Description
This tuna pasta salad is a simple and quick dish perfect for a light meal or side. It features pasta, canned tuna, mayonnaise, and fresh vegetables for a refreshing taste.
Ingredients
Scale
- 8 ounces elbow macaroni
- 2 cans (5 ounces each) tuna in water, drained
- 1/2 cup mayonnaise
- 1/4 cup chopped celery
- 1/4 cup chopped red onion
- 1/4 cup frozen peas, thawed
- 1 tablespoon fresh lemon juice
- 1/2 teaspoon salt
- 1/4 teaspoon black pepper
Instructions
- Cook macaroni according to package directions. Drain and rinse with cold water; drain well.
- In a large bowl, combine the cooked macaroni, drained tuna, mayonnaise, celery, red onion, peas, lemon juice, salt, and pepper.
- Stir until all ingredients are well combined.

**Supplied data:**
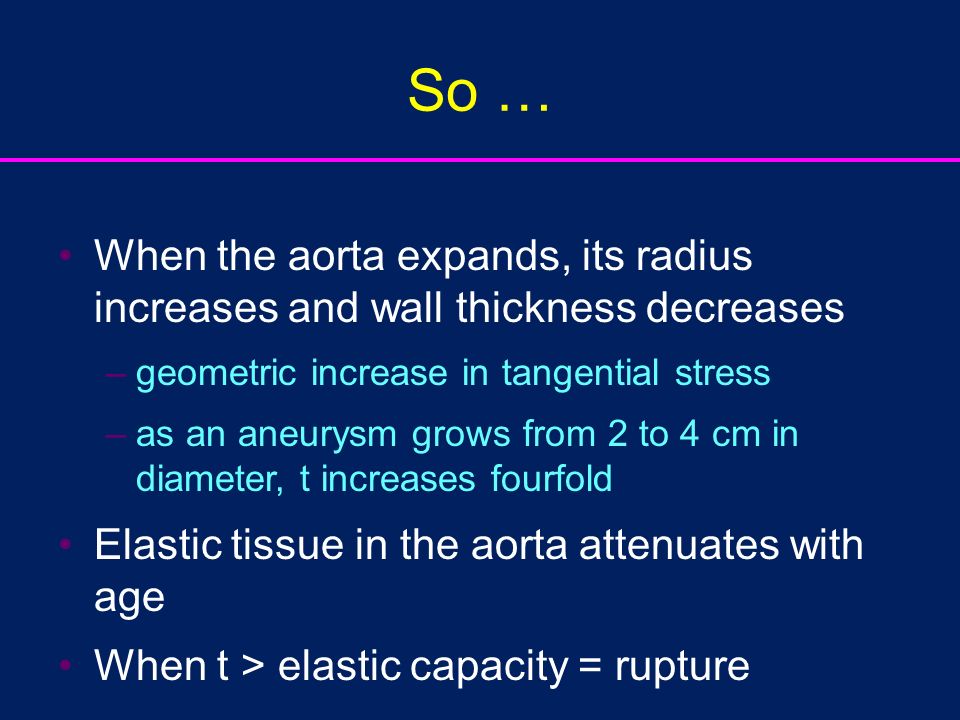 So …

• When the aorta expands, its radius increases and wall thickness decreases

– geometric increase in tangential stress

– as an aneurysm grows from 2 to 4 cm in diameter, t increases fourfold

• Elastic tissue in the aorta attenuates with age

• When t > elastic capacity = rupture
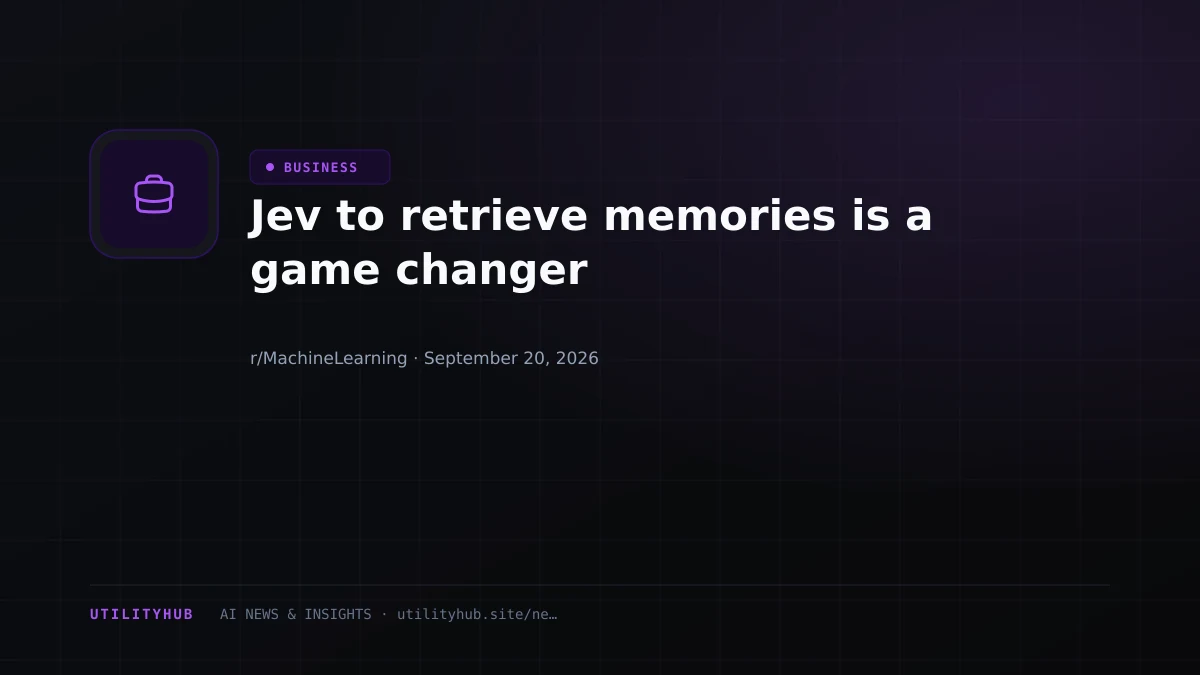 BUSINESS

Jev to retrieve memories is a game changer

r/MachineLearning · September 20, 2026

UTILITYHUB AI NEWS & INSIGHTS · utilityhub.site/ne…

==

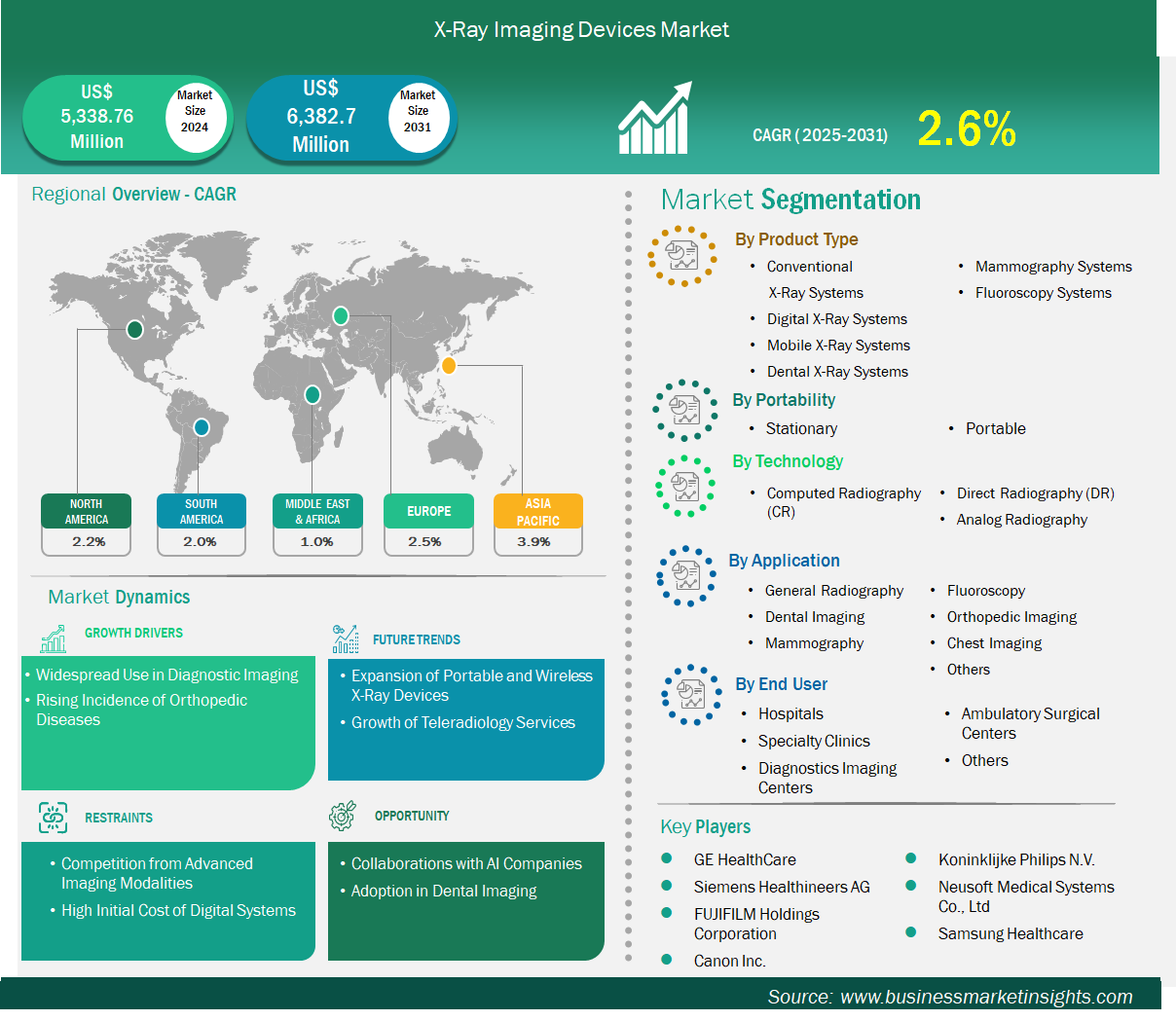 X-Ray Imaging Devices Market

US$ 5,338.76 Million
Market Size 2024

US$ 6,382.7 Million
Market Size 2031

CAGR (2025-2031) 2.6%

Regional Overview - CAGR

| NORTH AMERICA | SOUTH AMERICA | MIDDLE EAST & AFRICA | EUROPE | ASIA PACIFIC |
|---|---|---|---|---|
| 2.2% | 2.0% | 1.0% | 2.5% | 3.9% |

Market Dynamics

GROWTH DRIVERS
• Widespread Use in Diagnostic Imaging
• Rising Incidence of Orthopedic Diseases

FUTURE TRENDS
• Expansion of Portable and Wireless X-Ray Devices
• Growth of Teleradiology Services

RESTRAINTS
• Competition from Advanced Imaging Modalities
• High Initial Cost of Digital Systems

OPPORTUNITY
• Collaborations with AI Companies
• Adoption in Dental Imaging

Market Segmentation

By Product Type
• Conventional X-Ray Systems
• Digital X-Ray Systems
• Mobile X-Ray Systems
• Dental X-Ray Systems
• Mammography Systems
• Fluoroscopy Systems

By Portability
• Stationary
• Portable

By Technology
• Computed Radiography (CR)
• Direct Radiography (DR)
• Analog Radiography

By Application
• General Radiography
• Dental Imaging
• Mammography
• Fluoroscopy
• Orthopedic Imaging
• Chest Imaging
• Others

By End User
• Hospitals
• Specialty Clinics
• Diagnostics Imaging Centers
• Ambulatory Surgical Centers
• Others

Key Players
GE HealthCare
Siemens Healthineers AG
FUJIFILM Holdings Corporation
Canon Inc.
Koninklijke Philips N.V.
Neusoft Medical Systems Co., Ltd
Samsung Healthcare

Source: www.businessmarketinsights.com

**Exercise instructions:**
A) In the tuna pasta salad recipe, list every ingredient whose amount is given in cups, along with its amount.
B) What does the tuna pasta salad recipe say to rinse the cooked macaroni with?

**Task solutions:**
A)
- 1/2 cup mayonnaise
- 1/4 cup chopped celery
- 1/4 cup chopped red onion
- 1/4 cup frozen peas, thawed

B) Cold water.